The four winners were selected from some 300 nominations from across the globe. They were honoured at a ceremony on 7 December in Suva, Fiji as part of International Civil Society Week. 

For the first time, the Awards were run in collaboration with The Elders – a group of independent global leaders, founded by Nelson Mandela in 2007 – and, specifically, their #WalkTogether campaign.

And the winners are...

Jubilanté Cutting is pioneering the development of opportunities, skills, and connections to enable young people of the Caribbean to shape the future of the digital and creative industries. In 2016, at just 19, Jubilanté founded the Guyana Animation Network – an organisation that helps youth to develop skills in digital media and animation. It has since engaged over 3,500 people, including children as young as 6, and begun linking artists and animators with some of the world’s leading experts and entrepreneurs. And she’s done it all while completing her legal degree and working as a part-time paralegal at one of the country’s leading law firms.
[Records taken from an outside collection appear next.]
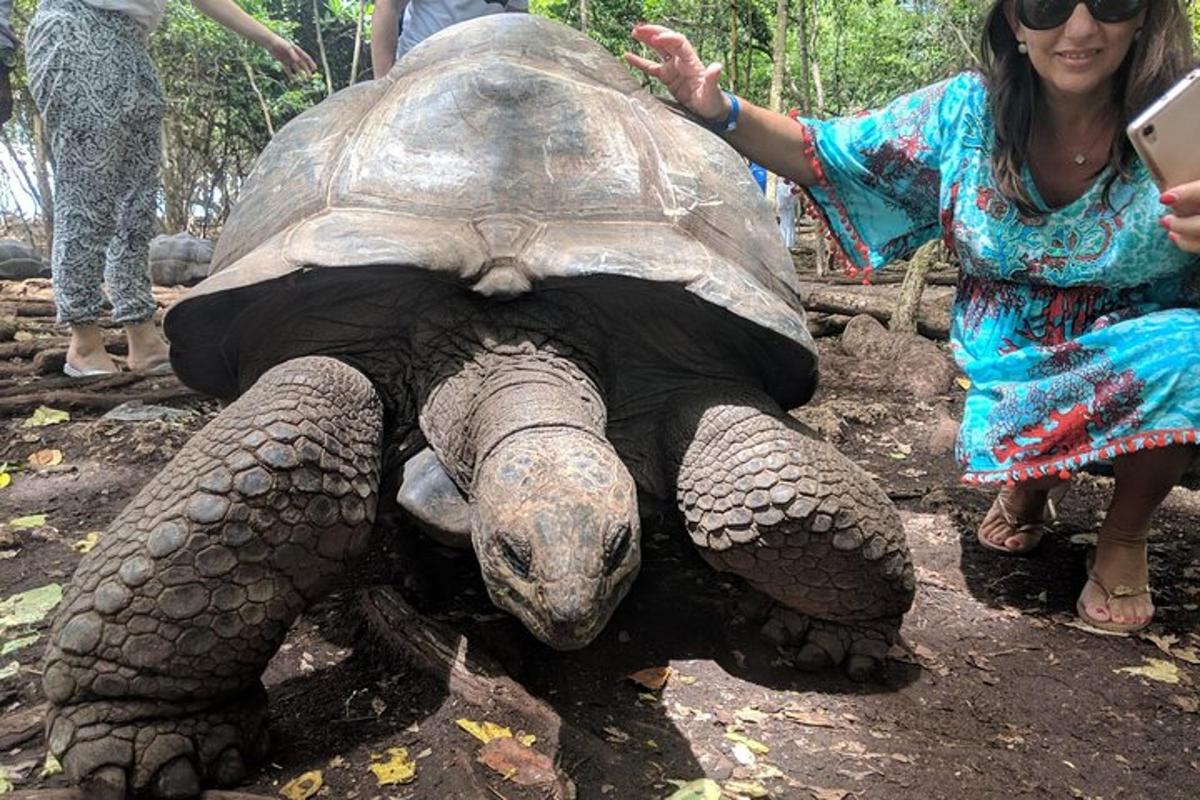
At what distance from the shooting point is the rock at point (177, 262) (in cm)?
971

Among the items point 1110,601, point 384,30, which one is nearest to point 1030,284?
point 1110,601

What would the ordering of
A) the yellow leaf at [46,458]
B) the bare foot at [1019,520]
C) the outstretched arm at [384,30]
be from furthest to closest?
the outstretched arm at [384,30] < the yellow leaf at [46,458] < the bare foot at [1019,520]

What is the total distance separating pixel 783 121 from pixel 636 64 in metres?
0.54

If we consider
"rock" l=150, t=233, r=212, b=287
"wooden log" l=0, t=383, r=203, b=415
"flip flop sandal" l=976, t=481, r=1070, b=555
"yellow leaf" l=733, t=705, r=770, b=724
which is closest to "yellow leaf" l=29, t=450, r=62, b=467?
"wooden log" l=0, t=383, r=203, b=415

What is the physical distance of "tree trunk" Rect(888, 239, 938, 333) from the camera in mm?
6012

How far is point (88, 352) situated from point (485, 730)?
3.64m

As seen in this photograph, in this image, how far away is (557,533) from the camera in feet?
5.56

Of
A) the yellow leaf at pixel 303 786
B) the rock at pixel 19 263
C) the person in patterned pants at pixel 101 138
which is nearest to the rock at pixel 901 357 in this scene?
the person in patterned pants at pixel 101 138

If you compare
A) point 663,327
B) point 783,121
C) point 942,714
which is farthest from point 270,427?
point 783,121

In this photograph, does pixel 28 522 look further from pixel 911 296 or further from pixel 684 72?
pixel 911 296

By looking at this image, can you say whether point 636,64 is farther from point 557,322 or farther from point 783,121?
point 557,322

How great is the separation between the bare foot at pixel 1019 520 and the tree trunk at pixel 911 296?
10.0 ft

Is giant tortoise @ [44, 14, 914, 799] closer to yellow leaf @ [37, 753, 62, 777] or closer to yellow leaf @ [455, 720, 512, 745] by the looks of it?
yellow leaf @ [37, 753, 62, 777]

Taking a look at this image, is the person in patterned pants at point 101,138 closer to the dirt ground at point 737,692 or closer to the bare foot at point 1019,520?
the dirt ground at point 737,692
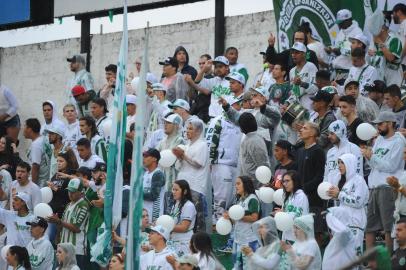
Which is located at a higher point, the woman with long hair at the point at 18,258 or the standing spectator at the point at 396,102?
the standing spectator at the point at 396,102

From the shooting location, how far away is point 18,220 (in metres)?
18.4

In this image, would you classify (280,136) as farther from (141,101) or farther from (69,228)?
(141,101)

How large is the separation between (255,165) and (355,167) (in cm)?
211

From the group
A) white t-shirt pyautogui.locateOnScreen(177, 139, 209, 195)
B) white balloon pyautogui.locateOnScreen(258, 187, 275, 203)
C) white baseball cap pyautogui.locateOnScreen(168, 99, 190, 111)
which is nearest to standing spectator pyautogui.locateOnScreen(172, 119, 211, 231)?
white t-shirt pyautogui.locateOnScreen(177, 139, 209, 195)

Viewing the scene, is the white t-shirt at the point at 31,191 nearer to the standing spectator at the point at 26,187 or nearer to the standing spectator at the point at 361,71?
the standing spectator at the point at 26,187

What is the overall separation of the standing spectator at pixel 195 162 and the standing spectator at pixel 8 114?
4.40 metres

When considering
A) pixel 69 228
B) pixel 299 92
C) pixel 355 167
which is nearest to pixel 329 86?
pixel 299 92

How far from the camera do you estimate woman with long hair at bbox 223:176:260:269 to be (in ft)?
54.6

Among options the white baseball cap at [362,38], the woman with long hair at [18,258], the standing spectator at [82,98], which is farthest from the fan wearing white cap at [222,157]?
the standing spectator at [82,98]

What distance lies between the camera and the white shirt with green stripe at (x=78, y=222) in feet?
58.3

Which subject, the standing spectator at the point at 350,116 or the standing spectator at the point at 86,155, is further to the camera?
the standing spectator at the point at 86,155

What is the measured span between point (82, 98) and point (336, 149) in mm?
5712

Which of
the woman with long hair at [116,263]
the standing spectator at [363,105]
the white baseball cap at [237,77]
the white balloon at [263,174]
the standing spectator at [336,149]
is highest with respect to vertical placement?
the white baseball cap at [237,77]

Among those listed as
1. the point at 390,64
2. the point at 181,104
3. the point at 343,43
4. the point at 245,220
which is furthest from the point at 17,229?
the point at 390,64
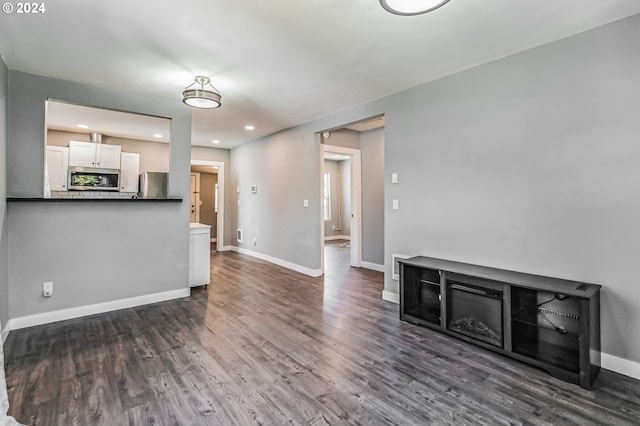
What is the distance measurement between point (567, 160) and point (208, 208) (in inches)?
334

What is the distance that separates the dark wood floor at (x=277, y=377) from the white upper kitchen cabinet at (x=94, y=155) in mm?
3513

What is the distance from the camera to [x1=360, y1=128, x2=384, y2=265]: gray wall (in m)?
5.50

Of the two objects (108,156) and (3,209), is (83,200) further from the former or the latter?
(108,156)

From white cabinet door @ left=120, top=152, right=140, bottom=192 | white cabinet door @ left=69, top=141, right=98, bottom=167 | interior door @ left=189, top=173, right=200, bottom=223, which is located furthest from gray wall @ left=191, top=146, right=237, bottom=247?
white cabinet door @ left=69, top=141, right=98, bottom=167

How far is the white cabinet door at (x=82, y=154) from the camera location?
5430mm

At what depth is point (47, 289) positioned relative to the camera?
3111 mm

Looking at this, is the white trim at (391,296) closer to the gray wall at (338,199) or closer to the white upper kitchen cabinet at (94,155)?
the white upper kitchen cabinet at (94,155)

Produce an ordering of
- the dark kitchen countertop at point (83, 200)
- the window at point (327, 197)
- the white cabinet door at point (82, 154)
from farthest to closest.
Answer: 1. the window at point (327, 197)
2. the white cabinet door at point (82, 154)
3. the dark kitchen countertop at point (83, 200)

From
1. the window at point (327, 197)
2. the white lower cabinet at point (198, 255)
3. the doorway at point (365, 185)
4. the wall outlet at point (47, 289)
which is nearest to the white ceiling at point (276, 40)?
the white lower cabinet at point (198, 255)

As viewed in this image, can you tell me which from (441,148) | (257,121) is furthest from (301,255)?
(441,148)

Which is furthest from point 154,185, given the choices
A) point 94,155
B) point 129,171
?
point 94,155

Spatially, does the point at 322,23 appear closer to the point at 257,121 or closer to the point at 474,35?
the point at 474,35

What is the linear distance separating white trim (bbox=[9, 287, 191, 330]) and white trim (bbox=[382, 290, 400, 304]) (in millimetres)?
2502

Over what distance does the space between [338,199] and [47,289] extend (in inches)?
312
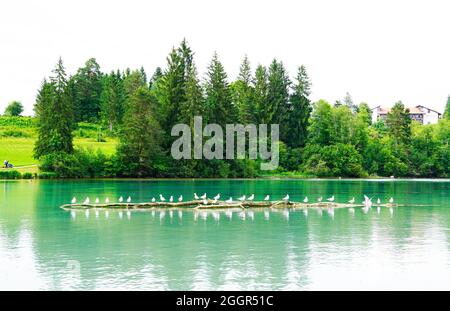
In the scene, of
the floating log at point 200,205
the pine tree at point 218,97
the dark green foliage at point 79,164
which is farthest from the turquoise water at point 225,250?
the pine tree at point 218,97

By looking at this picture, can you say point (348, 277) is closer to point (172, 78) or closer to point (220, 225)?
point (220, 225)

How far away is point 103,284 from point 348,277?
822 cm

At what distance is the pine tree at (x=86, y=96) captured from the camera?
122456 mm

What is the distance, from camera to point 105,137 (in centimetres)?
10831

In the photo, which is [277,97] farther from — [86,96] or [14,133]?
[14,133]

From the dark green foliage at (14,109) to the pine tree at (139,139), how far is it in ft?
A: 192

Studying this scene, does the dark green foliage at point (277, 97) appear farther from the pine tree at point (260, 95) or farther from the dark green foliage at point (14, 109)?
the dark green foliage at point (14, 109)

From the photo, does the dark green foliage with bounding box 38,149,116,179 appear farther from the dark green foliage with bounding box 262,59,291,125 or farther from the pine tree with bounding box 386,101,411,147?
the pine tree with bounding box 386,101,411,147

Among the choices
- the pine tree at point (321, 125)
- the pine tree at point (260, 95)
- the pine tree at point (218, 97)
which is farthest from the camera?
the pine tree at point (260, 95)

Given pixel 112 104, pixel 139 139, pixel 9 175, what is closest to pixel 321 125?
pixel 139 139

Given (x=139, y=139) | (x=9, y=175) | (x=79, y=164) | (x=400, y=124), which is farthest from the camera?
(x=400, y=124)

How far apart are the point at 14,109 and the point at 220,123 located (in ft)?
208

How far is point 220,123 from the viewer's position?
9844 centimetres

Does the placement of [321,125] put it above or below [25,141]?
above
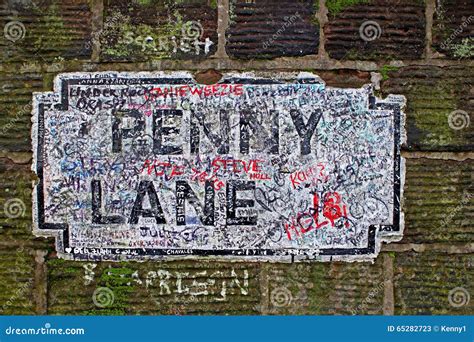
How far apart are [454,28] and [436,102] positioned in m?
0.61

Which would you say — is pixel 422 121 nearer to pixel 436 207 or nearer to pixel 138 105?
pixel 436 207

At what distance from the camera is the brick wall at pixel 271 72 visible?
440 cm

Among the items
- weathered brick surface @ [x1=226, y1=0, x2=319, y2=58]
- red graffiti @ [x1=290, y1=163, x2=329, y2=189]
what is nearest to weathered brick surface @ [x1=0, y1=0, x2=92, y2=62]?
weathered brick surface @ [x1=226, y1=0, x2=319, y2=58]

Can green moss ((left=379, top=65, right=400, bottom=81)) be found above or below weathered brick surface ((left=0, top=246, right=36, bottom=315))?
above

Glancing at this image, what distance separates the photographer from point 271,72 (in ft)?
14.4

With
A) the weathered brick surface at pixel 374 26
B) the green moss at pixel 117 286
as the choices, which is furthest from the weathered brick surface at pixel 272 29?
the green moss at pixel 117 286

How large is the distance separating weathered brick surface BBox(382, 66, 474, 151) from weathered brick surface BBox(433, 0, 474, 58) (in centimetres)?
14

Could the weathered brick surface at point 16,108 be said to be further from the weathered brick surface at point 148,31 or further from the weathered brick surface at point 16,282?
the weathered brick surface at point 16,282

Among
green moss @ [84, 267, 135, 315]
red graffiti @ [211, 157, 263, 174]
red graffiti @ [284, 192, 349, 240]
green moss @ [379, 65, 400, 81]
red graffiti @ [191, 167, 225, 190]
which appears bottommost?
green moss @ [84, 267, 135, 315]

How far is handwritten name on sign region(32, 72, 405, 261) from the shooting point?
14.4 ft

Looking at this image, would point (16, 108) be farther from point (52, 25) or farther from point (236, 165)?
point (236, 165)

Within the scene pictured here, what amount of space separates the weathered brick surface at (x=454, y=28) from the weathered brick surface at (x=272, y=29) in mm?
989

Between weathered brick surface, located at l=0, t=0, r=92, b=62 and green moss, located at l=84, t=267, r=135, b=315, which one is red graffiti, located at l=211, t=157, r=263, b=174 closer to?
green moss, located at l=84, t=267, r=135, b=315

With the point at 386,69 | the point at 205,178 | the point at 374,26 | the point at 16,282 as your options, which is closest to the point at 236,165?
the point at 205,178
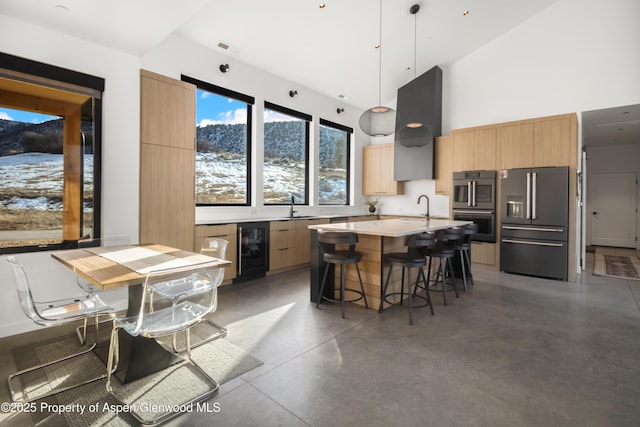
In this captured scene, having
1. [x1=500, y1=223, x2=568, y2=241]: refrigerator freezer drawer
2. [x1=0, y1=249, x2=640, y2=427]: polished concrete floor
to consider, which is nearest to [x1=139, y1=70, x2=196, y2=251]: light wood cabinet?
[x1=0, y1=249, x2=640, y2=427]: polished concrete floor

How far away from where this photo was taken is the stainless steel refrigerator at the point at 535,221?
195 inches

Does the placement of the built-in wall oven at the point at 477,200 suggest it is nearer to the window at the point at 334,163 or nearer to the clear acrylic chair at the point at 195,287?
the window at the point at 334,163

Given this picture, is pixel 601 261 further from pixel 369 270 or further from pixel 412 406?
pixel 412 406

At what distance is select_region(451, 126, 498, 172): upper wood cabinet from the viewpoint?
5699 millimetres

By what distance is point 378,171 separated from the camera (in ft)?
25.1

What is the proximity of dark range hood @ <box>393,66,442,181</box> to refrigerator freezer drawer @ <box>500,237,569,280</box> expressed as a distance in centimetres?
196

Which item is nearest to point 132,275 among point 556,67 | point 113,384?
point 113,384

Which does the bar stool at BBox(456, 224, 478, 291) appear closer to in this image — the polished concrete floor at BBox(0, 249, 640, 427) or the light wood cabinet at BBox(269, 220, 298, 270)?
the polished concrete floor at BBox(0, 249, 640, 427)

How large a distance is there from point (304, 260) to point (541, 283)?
3.65m

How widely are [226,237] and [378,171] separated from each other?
436 cm

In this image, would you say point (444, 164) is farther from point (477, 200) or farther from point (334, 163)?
point (334, 163)

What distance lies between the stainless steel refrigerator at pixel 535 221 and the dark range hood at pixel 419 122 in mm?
1503

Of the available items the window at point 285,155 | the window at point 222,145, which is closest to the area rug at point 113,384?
the window at point 222,145

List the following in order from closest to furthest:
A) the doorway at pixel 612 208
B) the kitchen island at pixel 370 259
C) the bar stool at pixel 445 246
→ 1. the kitchen island at pixel 370 259
2. the bar stool at pixel 445 246
3. the doorway at pixel 612 208
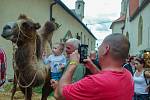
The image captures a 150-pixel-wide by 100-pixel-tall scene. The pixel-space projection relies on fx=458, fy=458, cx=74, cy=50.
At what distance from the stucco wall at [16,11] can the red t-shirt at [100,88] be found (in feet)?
49.1

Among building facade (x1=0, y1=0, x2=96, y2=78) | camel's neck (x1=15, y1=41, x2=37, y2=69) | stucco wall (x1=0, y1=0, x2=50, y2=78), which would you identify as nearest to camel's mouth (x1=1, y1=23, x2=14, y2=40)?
camel's neck (x1=15, y1=41, x2=37, y2=69)

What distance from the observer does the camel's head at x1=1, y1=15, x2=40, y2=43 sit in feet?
26.5

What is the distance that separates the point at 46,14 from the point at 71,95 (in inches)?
892

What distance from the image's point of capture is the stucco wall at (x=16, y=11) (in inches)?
800

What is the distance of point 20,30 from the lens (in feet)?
26.9

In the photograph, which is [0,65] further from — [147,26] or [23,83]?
[147,26]

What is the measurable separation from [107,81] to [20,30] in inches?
184

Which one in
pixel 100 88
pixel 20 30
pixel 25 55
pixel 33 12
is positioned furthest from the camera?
pixel 33 12

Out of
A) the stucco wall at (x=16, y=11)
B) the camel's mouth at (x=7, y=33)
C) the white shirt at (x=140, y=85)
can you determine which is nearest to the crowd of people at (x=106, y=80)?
the camel's mouth at (x=7, y=33)

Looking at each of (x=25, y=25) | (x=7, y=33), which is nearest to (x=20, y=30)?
(x=25, y=25)

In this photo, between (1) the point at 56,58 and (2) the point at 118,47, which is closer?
(2) the point at 118,47

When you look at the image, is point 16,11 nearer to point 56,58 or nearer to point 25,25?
point 56,58

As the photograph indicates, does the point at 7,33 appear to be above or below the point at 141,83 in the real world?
above

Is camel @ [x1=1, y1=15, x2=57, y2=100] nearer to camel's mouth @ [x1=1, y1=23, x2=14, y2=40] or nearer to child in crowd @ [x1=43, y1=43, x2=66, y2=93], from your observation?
camel's mouth @ [x1=1, y1=23, x2=14, y2=40]
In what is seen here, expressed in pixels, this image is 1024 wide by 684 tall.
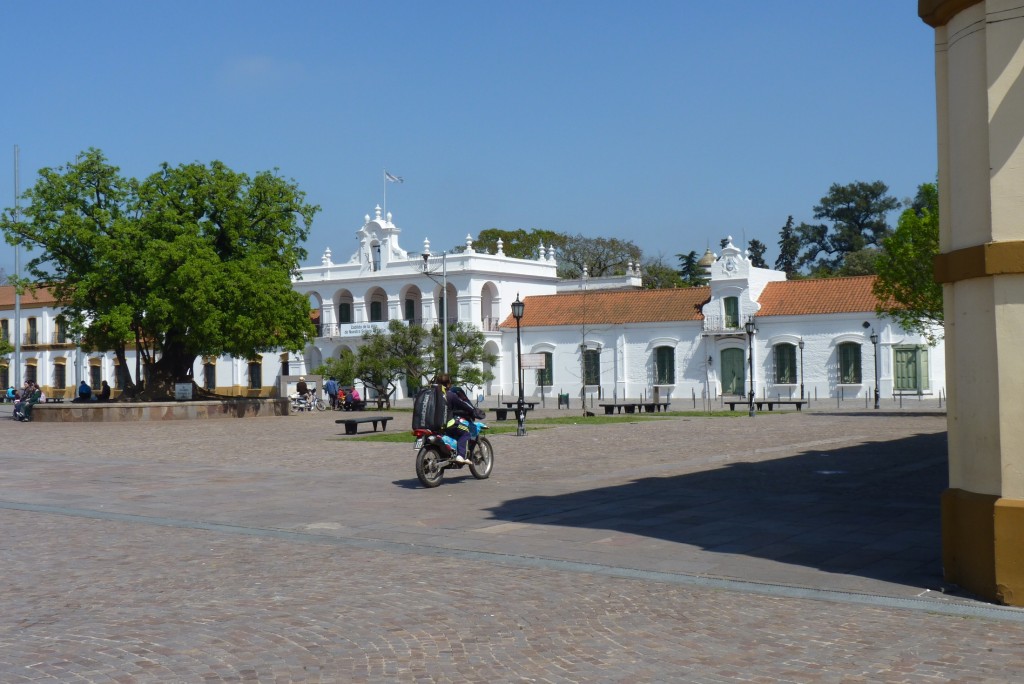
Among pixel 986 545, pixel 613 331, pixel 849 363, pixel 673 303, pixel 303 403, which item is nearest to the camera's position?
pixel 986 545

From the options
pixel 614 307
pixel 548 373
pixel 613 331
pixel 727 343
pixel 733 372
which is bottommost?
pixel 733 372

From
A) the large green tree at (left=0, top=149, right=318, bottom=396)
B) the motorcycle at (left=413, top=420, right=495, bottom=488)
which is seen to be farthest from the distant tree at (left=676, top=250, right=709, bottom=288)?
the motorcycle at (left=413, top=420, right=495, bottom=488)

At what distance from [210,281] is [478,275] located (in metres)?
26.4

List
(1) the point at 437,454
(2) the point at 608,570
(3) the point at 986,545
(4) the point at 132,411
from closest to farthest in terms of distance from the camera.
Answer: (3) the point at 986,545
(2) the point at 608,570
(1) the point at 437,454
(4) the point at 132,411

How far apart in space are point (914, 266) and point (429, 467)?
72.6 feet

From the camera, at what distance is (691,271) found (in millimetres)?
91312

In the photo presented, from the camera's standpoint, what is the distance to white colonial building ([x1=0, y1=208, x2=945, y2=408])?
49.8 m

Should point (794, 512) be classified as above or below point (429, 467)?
below

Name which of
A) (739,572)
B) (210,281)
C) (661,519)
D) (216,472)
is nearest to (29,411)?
(210,281)

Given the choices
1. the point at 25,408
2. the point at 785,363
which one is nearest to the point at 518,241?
the point at 785,363

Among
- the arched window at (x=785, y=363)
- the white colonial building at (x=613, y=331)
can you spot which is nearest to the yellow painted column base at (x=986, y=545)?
the white colonial building at (x=613, y=331)

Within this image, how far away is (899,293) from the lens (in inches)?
1316

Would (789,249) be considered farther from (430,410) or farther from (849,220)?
(430,410)

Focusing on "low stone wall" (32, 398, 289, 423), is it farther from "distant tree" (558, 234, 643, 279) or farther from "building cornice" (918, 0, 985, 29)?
"distant tree" (558, 234, 643, 279)
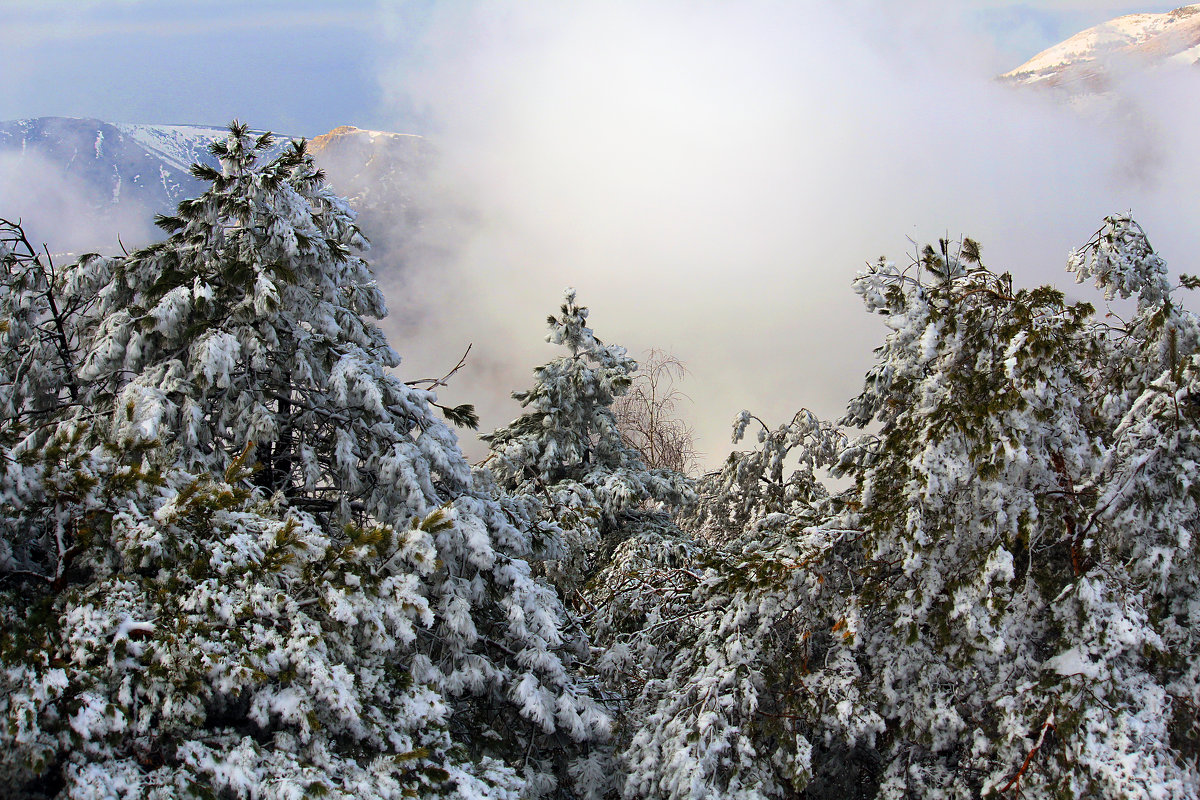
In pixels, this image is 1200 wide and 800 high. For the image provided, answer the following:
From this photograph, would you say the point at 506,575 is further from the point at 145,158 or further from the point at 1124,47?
the point at 1124,47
Khaled Elbalshy is an Egyptian human rights defender, journalist, and chief editor of the Al Bedaiah online newspaper. In a nation where media freedom is under constant attack, Khaled has boldly and relentlessly pursued the cause of free speech, despite facing personal judicial and online harassment. He established the Front to Defend Journalists and Freedoms, which has succeeded in having several journalists released from detention. He has also sought every available platform to shine a light on violations by the government and share these with the world, and has actively mentored younger journalists to defend their own rights and the rights of others.

The Mentally Aware Nigeria Initiative is on a mission to change the face of mental health. Despite limited funding and significant stigma, MANI has quickly become the country’s largest and most active mental health organisation. They have used social media to build an online community of almost 20,000, where young Nigerians can share openly about their stories and challenges, and find acceptance and support. The organisation also runs a 24-hour suicide and distress hotline, and holds monthly events, which include visits to prisons, secondary schools, neuropsychiatric hospitals.

The Guerrilla Foundation, as the name suggests, are far from the traditional philanthropic funder. Where much of the sector tends towards well-established organisations and more conservative approaches, GF is instead focused on supporting systemic activism and grassroots movements, some of which can’t even publicly acknowledge the funding they receive. Their grant making extends across Europe, with a priority on Southern and Eastern Europe. GF is also supporting the development of the first European Participatory Fund for grant-making, which will allow activists to be the decision makers as to where funds go and how they will shape their communities.